Explain Your Response: Breaking Away From My Family

Explain your response: I consider myself an adult in some ways because I am breaking away from my family; I live on my own. As a young adult, I have developed post-formal thinking; according to Perry, I have moved from the dualistic thought to relativistic thought. For example, I am an adult when arguing with my mother, and I just let her say anything she has to say instead of being egocentric. I understand arguing will not take us anywhere. I am in this predicament with my mother, and I no longer think about what is the right or wrong answer.

I am more understanding of her way of thinking or where she comes from thus balancing my emotions with reasoning like an adult. In some ways, I do not consider myself an adult because I have not fully taken the responsibilities of an adult. I still depend on my parents for financial support and advice so not quite yet fitting into the adult role. Part 2: Provide a 4 sentences explanation for how you do or do not fit each of Arnett’s 5 markers of Emerging Adulthood. (If you are not 18-29 think back to that time in your life. )

Your grade on this assignment will be based on your thoughtfulness and effort. . Emerging adulthood is a period of identity exploration. Course Definition: Explore what goals, beliefs, and values you identify with. Three specific examples: I fit this marker as I continue to figure out who I am and how I fit in K-State, the Manhattan community and in this world while developing friendships and relationships in college and my part-time job. For instance, I am currently pursuing my education to become an accountant, but I still explore the possibility of another career to consider contributing largely to my community.

Next, I welcome the opportunity to contribute to the community by mentoring and tutoring kids at the after-school daycare. I am looking forward to graduating from college and share my personal life with a special person to become a working mother as part of a dual-earner family thus balancing work and family. 2. Emerging adulthood is a period of instability. Course Definition: Lives is a state of change because of changing jobs, relationships or moving. Three specific examples: I fit this marker as my life is in a stage of change. For example, my life is changing now that I have moved into my own apartment and pay rent.

Consequently, my life is not stable because my income is not stable; thus, I am searching for a better paying job to find financial security. I have developed a few friendship relationships in college but I am not interested yet on a change of my intimacy or searching for a romantic relationship. 3. Emerging adulthood is a period of self-focus. Course Definition: Being responsible only for yourself. Three specific examples: I fit this marker as I am focused on myself because I am only responsible for myself and not anyone else since I have no kids. I am focused on myself, getting good grades and my future career as an accountant.

I listen to music daily and contact my brother often. Financially, I still depend a little on my parents. 4. Emerging adulthood is a period of feeling in-between. Course Definition: Consider yourself an adult in some ways yes; in some ways no. Three specific examples: I fit this marker like Arnett states I feel like I am adult “in some ways yes; in some ways no. ” For instance, I feel I am an adult because I live on my own, but at the same time I am still not self-sufficient or financially independent. Next, I am an adult because I follow a nutritional diet thus forging a healthy lifestyle.

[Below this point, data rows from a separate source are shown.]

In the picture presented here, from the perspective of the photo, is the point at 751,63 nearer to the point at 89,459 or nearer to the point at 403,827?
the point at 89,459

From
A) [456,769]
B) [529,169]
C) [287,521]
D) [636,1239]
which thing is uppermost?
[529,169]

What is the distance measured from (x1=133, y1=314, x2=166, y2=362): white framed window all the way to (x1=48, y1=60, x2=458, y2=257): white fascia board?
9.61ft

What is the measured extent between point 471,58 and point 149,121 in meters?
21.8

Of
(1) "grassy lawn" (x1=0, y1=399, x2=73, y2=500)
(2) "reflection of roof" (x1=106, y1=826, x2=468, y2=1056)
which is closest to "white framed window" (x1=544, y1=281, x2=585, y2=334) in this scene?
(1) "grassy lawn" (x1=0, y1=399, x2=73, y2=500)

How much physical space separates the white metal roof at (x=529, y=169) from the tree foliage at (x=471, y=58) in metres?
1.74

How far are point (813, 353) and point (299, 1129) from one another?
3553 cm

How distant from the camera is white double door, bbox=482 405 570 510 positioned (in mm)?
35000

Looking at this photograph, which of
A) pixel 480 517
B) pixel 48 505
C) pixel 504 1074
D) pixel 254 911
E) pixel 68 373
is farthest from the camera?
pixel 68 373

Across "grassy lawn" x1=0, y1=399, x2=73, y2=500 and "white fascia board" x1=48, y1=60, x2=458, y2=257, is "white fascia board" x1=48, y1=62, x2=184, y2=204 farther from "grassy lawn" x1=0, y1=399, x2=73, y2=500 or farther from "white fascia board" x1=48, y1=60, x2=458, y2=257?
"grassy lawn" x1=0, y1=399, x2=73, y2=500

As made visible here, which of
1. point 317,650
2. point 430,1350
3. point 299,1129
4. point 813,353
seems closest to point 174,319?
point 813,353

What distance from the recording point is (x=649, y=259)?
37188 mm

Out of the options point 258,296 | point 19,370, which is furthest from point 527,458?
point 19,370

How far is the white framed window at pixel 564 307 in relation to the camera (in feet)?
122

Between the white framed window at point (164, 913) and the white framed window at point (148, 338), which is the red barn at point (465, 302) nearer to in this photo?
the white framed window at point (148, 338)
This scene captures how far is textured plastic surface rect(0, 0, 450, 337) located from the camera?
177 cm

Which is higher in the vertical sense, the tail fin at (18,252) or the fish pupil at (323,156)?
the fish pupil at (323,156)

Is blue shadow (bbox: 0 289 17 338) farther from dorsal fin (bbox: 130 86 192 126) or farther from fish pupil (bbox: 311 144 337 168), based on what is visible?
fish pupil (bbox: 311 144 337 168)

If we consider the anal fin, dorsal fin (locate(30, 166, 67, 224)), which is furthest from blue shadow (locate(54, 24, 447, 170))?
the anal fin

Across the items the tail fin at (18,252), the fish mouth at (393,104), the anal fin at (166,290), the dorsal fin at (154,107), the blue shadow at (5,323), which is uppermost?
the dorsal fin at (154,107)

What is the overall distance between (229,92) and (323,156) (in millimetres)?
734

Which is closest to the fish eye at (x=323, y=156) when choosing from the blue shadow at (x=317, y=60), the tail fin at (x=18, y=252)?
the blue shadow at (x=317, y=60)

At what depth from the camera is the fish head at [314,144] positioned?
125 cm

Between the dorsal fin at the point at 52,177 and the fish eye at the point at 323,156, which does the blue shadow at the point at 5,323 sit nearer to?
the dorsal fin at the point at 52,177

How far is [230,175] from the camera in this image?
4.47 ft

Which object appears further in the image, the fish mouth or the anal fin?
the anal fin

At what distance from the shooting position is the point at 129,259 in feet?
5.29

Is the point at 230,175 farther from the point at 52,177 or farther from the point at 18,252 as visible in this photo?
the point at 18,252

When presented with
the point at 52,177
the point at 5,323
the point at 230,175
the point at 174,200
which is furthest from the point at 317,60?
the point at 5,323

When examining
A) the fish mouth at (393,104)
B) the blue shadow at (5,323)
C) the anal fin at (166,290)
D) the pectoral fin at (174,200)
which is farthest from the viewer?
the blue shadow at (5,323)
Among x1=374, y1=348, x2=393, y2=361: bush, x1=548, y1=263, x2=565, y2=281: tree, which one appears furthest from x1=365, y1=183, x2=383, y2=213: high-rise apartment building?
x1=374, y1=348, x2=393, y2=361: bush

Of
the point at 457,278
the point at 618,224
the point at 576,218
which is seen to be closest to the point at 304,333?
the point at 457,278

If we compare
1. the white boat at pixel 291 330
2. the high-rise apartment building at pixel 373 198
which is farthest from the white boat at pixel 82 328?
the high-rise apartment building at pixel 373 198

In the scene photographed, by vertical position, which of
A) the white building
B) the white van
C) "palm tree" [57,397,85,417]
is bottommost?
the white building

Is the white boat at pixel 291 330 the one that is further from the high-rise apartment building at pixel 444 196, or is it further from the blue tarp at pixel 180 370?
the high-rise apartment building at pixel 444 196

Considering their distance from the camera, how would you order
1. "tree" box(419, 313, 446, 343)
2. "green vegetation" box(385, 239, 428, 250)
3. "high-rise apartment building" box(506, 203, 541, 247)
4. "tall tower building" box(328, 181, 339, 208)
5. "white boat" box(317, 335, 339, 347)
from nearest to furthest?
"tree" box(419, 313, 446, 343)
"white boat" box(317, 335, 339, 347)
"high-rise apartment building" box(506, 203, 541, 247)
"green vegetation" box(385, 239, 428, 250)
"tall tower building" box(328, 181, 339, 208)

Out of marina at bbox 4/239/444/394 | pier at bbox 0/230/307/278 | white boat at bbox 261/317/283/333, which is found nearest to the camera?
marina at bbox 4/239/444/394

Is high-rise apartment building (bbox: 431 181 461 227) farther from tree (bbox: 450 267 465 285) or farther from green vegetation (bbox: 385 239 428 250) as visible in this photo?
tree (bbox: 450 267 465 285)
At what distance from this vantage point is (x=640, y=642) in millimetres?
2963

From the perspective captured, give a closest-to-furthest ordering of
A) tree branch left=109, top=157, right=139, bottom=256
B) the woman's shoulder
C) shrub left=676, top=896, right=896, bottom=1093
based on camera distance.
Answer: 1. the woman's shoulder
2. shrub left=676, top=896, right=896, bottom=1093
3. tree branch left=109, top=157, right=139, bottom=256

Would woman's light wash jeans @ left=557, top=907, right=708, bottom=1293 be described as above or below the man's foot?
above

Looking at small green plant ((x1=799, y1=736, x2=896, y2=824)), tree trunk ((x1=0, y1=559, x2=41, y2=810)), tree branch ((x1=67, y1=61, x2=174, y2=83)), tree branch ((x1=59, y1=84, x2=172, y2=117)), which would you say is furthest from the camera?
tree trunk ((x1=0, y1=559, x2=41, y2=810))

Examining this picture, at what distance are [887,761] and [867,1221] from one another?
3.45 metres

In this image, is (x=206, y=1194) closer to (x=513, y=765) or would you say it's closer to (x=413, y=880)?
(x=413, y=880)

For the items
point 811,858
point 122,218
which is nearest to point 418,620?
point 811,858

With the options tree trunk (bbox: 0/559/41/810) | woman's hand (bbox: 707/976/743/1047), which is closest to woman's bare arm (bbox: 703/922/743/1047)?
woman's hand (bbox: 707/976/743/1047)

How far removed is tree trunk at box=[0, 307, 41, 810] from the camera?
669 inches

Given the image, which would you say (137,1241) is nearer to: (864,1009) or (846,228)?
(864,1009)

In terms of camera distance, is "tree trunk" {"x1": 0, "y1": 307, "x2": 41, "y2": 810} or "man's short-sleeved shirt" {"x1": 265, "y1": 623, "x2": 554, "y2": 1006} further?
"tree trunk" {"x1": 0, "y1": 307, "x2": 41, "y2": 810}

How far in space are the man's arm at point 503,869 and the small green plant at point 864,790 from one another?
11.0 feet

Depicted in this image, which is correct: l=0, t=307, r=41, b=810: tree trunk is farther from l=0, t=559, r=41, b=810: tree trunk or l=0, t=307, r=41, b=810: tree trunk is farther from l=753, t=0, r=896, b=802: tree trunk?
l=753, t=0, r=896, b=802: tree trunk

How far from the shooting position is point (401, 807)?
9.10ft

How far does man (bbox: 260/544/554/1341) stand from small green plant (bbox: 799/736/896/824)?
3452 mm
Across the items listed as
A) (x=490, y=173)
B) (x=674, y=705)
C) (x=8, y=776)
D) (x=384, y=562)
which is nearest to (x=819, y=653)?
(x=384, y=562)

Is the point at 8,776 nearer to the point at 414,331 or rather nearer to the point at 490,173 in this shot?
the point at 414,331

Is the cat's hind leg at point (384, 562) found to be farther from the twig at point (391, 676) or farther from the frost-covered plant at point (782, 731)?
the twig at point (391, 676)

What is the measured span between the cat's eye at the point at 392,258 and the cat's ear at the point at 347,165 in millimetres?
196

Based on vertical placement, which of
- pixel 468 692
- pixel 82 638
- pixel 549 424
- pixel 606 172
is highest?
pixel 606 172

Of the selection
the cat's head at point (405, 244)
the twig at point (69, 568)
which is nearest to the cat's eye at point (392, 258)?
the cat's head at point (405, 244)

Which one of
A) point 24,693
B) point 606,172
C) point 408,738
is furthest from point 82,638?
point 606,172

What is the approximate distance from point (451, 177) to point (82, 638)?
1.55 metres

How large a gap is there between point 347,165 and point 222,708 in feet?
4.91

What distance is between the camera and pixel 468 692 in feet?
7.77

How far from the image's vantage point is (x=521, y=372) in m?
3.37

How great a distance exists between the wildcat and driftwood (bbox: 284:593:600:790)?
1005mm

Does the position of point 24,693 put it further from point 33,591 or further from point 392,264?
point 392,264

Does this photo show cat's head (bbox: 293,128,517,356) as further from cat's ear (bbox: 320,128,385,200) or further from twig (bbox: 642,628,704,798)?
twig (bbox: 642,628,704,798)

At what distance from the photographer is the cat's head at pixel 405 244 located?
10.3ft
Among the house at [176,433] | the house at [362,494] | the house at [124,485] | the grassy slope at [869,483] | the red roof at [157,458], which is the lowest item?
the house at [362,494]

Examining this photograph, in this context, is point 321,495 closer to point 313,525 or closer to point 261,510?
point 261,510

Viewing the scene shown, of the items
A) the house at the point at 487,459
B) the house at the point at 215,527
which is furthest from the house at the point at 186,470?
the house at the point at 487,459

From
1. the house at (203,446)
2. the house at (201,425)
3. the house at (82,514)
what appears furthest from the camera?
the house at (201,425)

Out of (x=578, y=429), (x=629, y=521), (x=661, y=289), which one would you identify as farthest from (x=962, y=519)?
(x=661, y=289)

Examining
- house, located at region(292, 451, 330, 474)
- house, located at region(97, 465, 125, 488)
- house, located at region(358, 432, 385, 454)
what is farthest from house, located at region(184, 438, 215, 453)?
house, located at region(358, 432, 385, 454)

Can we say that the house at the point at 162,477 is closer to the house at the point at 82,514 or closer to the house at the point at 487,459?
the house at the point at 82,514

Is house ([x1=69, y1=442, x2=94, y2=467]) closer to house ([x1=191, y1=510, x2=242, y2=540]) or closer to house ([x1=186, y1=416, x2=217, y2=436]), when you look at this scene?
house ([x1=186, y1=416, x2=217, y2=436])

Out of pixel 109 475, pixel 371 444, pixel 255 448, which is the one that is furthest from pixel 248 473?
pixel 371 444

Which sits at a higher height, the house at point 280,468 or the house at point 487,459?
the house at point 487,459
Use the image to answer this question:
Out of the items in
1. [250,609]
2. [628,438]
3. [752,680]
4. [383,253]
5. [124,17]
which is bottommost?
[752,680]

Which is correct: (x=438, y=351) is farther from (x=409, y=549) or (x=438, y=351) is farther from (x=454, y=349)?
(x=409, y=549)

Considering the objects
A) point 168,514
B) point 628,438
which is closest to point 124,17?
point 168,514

But sometimes, I am not an adult when I cannot balance my emotions with reasoning as I am having a highly emotional conversation with my mother. 5. Emerging adulthood is a period of optimism and possibilities. Course Definition: The young adult experience many options and possibilities and still have a sense of optimism. Three specific examples: I fit this marker I have many options and responsibilities. For example, I choose to work part-time at a daycare, and sometimes kids place me in situations that I dislike, and like Kimmy Schmidt, I repeat to myself, “I am not really here,” to overcome the frustration with optimism.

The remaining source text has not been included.